▸ Extrait du texte:

+===+

Dans le centre de la France, où cette technique se développe, les avantages sont nombreux. Les essais ont ainsi montré une augmentation des rendements de 10 %, soit un gain moyen de 3 qx/ha, et une augmentation du potentiel agronomique de la parcelle qui se répercute sur les cultures suivantes. Les bénéfices environnementaux sont indéniables, avec un recours plus limité aux herbicides, aux insecticides et aux engrais. Les charges de désherbage ont ainsi diminué de 20 à 30% et la technique a permis de supprimer l’utilisation d’au moins un insecticide. La réduction d’apport d’engrais permet d’économiser 30 unités/ha en moyenne.

+===+

[Entrées enregistrées]
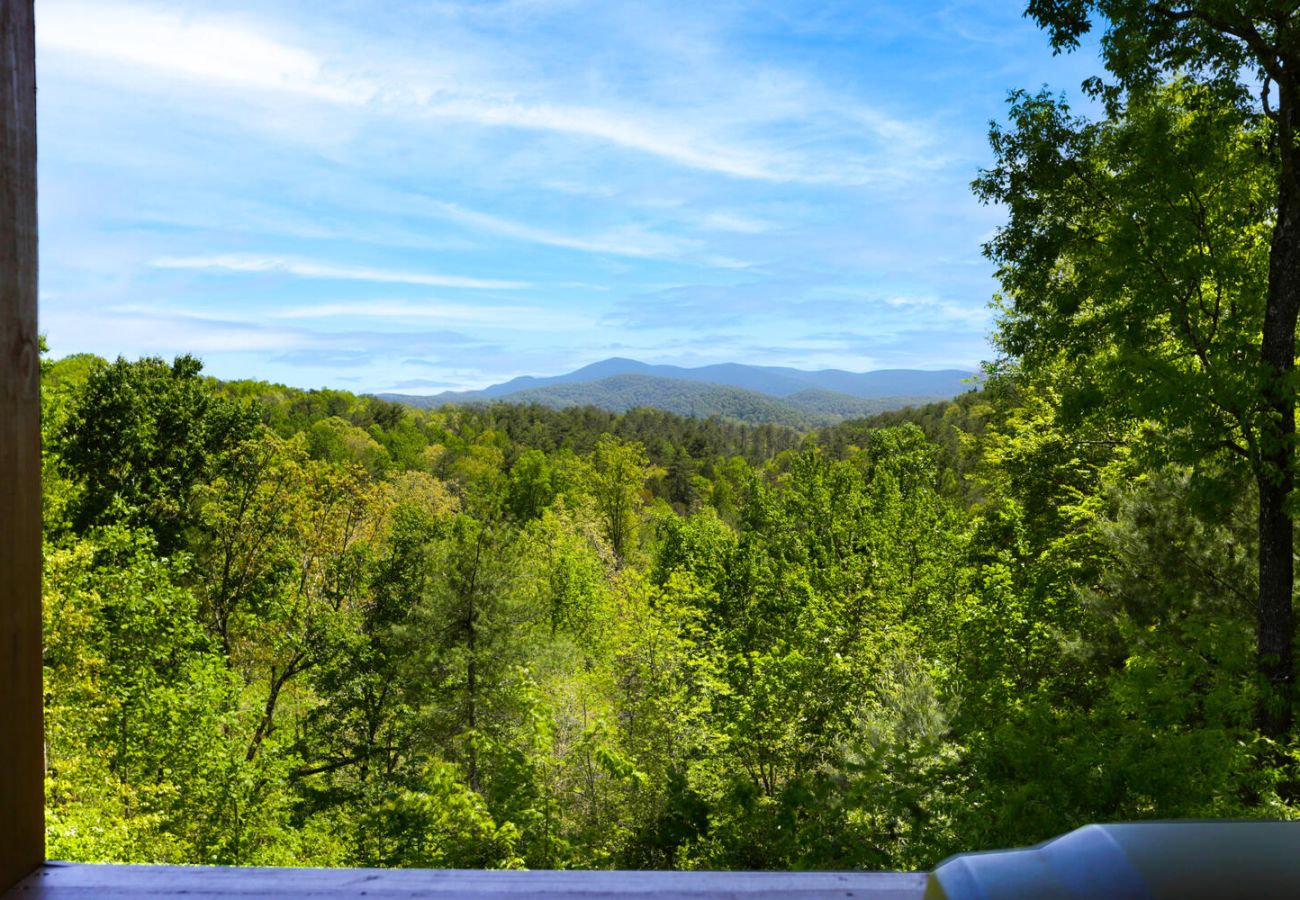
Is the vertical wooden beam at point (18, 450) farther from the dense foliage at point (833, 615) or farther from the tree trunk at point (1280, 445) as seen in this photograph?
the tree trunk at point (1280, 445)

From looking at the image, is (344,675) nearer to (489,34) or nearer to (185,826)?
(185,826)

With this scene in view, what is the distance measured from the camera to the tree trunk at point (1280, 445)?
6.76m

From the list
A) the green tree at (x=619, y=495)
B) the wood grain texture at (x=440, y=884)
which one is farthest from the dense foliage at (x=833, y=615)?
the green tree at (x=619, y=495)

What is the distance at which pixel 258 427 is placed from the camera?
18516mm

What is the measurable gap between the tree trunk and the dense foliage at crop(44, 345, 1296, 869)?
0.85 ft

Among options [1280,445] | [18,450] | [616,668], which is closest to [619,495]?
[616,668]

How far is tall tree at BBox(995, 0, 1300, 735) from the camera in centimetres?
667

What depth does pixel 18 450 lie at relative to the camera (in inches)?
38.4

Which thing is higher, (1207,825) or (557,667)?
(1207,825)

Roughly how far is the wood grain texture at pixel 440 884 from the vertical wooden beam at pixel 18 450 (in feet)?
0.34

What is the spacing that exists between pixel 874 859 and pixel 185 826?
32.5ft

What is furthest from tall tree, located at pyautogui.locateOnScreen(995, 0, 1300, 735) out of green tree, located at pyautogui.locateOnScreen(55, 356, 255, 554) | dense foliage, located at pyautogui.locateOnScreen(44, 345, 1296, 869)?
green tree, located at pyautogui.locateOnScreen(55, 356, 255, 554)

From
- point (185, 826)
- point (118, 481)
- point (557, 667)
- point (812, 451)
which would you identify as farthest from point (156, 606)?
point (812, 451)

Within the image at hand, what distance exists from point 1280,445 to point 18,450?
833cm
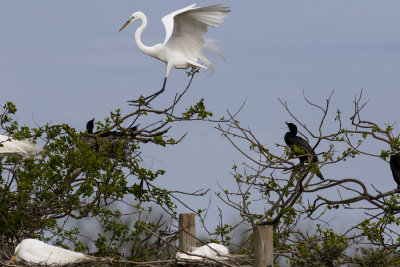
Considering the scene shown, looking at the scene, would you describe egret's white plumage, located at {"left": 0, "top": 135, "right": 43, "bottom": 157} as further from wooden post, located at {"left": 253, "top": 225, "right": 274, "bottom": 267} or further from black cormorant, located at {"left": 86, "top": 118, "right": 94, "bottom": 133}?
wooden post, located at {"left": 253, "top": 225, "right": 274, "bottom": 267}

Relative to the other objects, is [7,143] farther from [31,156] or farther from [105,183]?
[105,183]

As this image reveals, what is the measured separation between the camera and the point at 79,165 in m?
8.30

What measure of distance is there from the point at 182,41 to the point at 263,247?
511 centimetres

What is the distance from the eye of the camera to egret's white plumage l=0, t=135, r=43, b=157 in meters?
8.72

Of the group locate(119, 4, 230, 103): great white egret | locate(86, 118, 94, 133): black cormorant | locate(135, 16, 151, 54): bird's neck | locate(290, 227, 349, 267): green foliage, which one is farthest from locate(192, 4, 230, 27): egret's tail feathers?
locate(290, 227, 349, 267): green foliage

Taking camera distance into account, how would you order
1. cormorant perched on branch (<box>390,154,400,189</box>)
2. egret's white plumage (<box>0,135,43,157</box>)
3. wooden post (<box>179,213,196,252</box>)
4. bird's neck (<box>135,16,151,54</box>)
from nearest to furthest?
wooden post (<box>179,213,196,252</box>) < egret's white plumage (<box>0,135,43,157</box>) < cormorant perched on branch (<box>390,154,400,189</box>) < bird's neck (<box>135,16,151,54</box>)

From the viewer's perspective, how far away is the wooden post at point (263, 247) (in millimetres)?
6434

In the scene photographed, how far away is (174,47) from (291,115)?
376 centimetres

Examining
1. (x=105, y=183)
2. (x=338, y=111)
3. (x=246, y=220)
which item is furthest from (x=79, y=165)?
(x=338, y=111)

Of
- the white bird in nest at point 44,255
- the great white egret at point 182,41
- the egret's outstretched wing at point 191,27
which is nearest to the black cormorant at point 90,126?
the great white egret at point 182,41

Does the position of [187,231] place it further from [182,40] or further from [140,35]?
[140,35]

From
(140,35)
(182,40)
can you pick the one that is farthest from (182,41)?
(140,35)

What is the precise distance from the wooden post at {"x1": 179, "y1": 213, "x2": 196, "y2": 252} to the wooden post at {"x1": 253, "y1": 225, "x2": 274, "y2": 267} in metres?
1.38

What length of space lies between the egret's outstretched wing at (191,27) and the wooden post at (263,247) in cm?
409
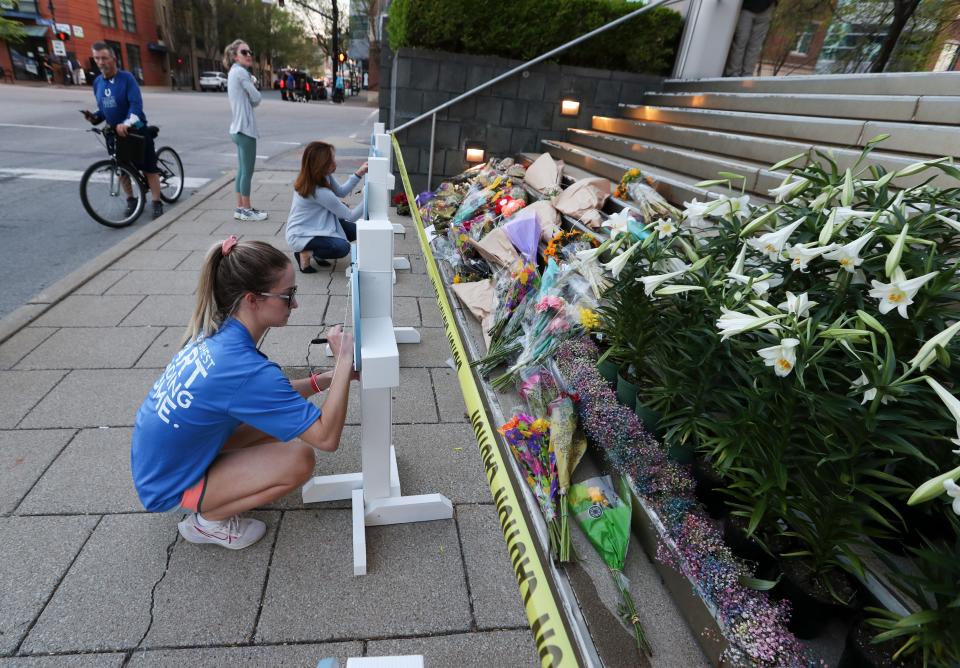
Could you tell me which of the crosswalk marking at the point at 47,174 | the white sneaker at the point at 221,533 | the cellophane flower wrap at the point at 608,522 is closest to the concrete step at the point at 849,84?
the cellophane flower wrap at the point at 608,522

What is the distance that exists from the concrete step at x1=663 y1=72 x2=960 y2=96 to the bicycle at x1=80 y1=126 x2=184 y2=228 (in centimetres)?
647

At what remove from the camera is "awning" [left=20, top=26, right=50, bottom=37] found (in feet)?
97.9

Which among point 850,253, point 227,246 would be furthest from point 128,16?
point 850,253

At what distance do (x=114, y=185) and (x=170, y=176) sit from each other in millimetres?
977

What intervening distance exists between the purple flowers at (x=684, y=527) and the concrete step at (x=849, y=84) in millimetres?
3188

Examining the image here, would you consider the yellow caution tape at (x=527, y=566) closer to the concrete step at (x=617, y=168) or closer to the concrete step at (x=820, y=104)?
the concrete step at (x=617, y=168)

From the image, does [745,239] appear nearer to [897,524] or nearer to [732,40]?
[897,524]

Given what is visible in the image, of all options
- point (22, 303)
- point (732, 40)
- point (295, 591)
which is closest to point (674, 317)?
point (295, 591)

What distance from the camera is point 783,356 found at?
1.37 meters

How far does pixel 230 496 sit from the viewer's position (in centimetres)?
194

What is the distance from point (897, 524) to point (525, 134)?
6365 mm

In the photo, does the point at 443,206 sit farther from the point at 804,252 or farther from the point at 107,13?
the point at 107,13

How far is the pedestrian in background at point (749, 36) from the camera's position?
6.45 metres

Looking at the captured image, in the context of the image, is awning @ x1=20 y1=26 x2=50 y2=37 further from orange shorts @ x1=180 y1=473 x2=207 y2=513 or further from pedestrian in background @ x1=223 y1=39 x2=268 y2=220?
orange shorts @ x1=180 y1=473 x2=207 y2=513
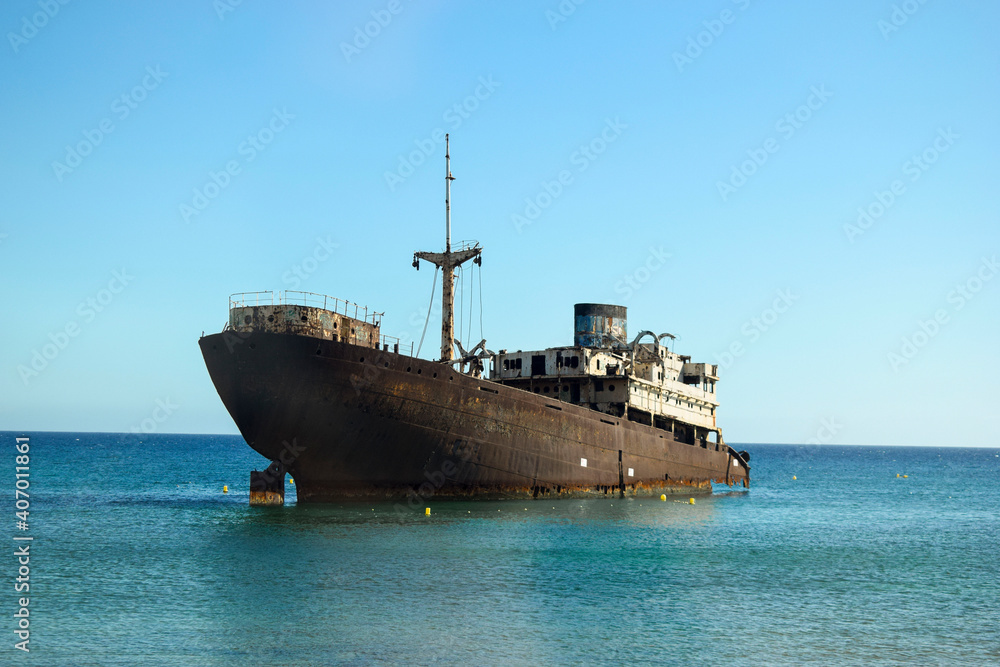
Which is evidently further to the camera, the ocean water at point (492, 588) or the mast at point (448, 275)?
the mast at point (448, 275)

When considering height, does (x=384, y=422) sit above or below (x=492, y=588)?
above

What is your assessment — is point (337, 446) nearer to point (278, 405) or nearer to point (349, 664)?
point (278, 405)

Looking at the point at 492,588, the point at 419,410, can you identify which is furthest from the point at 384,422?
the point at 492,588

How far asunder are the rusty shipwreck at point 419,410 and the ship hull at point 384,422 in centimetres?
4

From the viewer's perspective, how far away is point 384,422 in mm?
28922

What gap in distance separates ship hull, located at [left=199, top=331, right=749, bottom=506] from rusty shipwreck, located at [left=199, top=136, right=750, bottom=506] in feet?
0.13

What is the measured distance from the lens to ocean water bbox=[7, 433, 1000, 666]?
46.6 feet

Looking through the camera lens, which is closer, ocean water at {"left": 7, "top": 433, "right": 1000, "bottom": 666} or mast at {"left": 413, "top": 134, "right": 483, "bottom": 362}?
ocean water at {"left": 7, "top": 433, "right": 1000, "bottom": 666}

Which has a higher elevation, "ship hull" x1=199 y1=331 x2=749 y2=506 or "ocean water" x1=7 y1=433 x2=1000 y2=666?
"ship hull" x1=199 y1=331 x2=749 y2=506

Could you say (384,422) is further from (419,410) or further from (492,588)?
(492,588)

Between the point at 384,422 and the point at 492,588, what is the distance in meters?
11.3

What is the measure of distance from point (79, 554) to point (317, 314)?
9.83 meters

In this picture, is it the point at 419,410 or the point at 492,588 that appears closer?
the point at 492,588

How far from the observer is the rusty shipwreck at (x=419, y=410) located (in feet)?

+===+

▸ Exercice proposé: Pouvez-vous recopier à l'identique le passage de l'extrait qui s'ouvre sur les mots « Dans le centre » et se termine par « unités/ha en moyenne. » ?

▸ Corrigé détaillé:
Dans le centre de la France, où cette technique se développe, les avantages sont nombreux. Les essais ont ainsi montré une augmentation des rendements de 10 %, soit un gain moyen de 3 qx/ha, et une augmentation du potentiel agronomique de la parcelle qui se répercute sur les cultures suivantes. Les bénéfices environnementaux sont indéniables, avec un recours plus limité aux herbicides, aux insecticides et aux engrais. Les charges de désherbage ont ainsi diminué de 20 à 30% et la technique a permis de supprimer l’utilisation d’au moins un insecticide. La réduction d’apport d’engrais permet d’économiser 30 unités/ha en moyenne.